Tips & Best Practices
- Create a dedicated group for each team — Every support team should have its own group conversation for day-to-day coordination. This gives team members a single place to ask questions, share updates, and discuss ongoing issues.
- Set up escalation groups — Create groups that include senior agents or subject-matter experts. When a frontline agent needs help with a complex issue, they can post in the escalation group and get quick guidance without waiting for a formal ticket transfer.
- Use shift handoff groups — Outgoing shifts can summarize open issues and important context in a dedicated handoff group. Incoming shift members read the handoff messages and ask follow-up questions in the same thread, creating a persistent record of what was communicated.
- Use @mentions for urgent items — In active group conversations, important messages can scroll by quickly. When you need a specific person to see something, always @mention them. This ensures they receive a notification and the message does not get overlooked.
- Prefer internal notes for ticket-specific context — If a discussion is about a specific ticket and the information should be available to anyone who handles that ticket in the future, put it in an internal note on the ticket. Chat messages are great for real-time discussion, but the conclusion or decision should be recorded on the ticket itself.
- Keep group names descriptive — As your organization grows, generic names like "Team Chat" become ambiguous. Use names that clearly describe the purpose, such as "Technical Support — Tier 1", "Billing Escalations", or "Q1 Migration Project".
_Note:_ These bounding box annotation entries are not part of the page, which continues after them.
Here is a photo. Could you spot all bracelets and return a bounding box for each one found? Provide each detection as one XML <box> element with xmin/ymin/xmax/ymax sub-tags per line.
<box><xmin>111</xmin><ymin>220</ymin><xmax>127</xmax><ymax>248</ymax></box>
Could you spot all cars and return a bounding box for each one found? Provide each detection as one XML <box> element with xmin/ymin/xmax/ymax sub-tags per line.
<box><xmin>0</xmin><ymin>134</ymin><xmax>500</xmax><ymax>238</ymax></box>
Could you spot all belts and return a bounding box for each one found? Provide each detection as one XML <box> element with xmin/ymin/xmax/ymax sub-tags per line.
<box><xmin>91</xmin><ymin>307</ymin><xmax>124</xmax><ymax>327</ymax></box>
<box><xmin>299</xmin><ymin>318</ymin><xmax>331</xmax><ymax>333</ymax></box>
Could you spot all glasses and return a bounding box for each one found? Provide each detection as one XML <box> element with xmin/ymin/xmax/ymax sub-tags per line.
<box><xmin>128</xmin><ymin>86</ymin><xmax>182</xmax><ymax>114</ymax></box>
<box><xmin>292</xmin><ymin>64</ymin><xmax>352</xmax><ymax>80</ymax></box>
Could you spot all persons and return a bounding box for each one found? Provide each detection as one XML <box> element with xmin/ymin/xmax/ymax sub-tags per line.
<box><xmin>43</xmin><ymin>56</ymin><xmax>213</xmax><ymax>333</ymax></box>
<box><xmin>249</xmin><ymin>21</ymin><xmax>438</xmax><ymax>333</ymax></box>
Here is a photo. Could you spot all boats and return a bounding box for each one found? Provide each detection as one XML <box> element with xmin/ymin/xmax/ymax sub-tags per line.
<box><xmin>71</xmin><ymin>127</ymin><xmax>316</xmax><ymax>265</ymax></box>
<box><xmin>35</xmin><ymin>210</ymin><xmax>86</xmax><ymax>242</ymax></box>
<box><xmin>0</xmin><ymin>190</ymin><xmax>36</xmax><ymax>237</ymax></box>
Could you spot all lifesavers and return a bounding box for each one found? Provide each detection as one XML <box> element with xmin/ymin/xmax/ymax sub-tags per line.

- Use direct messages for sensitive conversations — When a discussion involves confidential information or sensitive feedback, a 1-to-1 direct message is more appropriate than a group conversation. Only the two participants can see the messages.
- Review group membership periodically — As team members change roles or leave, review your group conversations and remove participants who no longer need access. Add new team members to the relevant groups as part of their onboarding so they have access to team communication from day one.